CONSIGNE DE L'EXERCICE: Traduisez en anglais, s'il vous plaît, cette phrase du texte sur la connaissance de soi : « La Franc-Maçonnerie a pour objet la recherche de la vérité, l’étude de la morale et la pratique de la solidarité. »

To be or not to be. Je pense donc je suis. Il m’est plus facile de me reconnaitre à travers Shakespeare ou Descartes mais ce n’est pas pourtant que je me définisse ou que je me connais vraiment même si je n’ignore rien de moi. Cela fait tout de même près de 63 ans que je me côtoie et pourtant, en y réfléchissant bien, il est certainement des recoins de moi que je n’ai pas encore explorés sinon à quoi servirait ma démarche maçonnique, mon parcours initiatique sans fin puisque je suis, et je le reconnais, un éternel apprenti, dans le sens que j’ai toujours cette soif d’apprendre, de comprendre le pourquoi des choses. Qui sommes-nous, où allons-nous ? Impossible, bien sûr, de répondre à ces questions mais seulement de tenter de s’approcher d’un début de définitions ou d’hypothèses jetées les unes à côté des autres, sans le pouvoir de trancher.

« Connais-toi toi-même et tu connaîtra l’univers et les Dieux ». Qui est l’auteur de cette maxime inscrite sur le temple de Delphes ? Apollon, Homère, Socrate et pourquoi pas Confucius, même si les dates ne collent pas ! À l’origine, dans les textes delphiques, cela pouvait signifier : « reconnais-toi mortel et non dieu, et soumets-toi à la suprématie de Zeus ». Mais depuis Socrate est passé par là et s’est penché sur le côté philosophique de la maxime.

Selon Platon, dans le Premier Alcibiade, l’homme doit prendre soin de son âme, doit se connaître d’abord lui-même avant de chercher à connaître ce qui lui est extérieur. Sage raisonnement, comment se permettre de comprendre notre environnement si l’on ignore qui nous sommes ? Comment juger son monde si l’on est incapable de se juger ? Pour Socrate, discourir de la vertu ou de tout autre sujet qui permet de s’examiner soi-même et examiner autrui fait le plus grand bien. Discourir de la vertu, pourquoi pas mais Socrate laisse la porte ouverte, on peut discourir de toute autre sujet qui permet de s’examiner soi-même. Quels sont ces sujets ?

Discuter de la légende d’Hiram, ou de la devise de la Franc-Maçonnerie « Liberté, Égalité, Fraternité » est-il un moyen de s’examiner soi-même ? La Franc-Maçonnerie a pour objet la recherche de la vérité, l’étude de la morale et la pratique de la solidarité. Elle travaille à l’amélioration matérielle et morale, au perfectionnement intellectuel et social de l’humanité. Elle a pour principes la tolérance mutuelle, le respect des autres et de soi-même, la liberté absolue de conscience. Inciter le Franc-Maçon à rechercher la vérité, c’est l’obliger à s’interroger sur ce qui l’entoure et ce qu’il est. Il ne peut trouver la vérité qu’en ayant une bonne connaissance de lui-même. L’étude de la morale et la pratique de la solidarité est-elle possible sans un travail préalable sur soi ? Ne faut-il pas être un Franc-Maçon accompli, exemplaire pour pratiquer la solidarité et étudier la morale ? De l’initiation à la Chambre du milieu, c’est le chemin indispensable, nécessaire pour devenir Maître et se transformer en ayant appris à se connaître.

LIGNES DE DONNÉES:
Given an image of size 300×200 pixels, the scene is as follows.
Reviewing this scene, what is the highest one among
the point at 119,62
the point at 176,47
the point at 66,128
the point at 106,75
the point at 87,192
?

RÉPONSE AU PROBLÈME: The purpose of Freemasonry is the search for truth, the study of morality, and the practice of solidarity.